Questions about scenes shown in images:
START

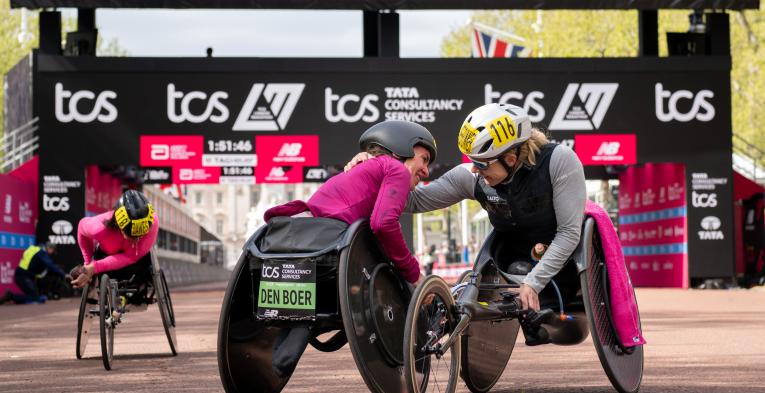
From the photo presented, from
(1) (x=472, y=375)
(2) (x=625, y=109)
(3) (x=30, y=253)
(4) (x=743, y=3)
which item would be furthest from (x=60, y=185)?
(1) (x=472, y=375)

END

__WRITTEN PROBLEM__: Copy the entries above word for word, but leave out the pictures.

__RESPONSE__:
From the photo presented, from
(1) (x=472, y=375)
(2) (x=625, y=109)
(3) (x=30, y=253)
(4) (x=743, y=3)
which item would be furthest from (x=60, y=185)?
(1) (x=472, y=375)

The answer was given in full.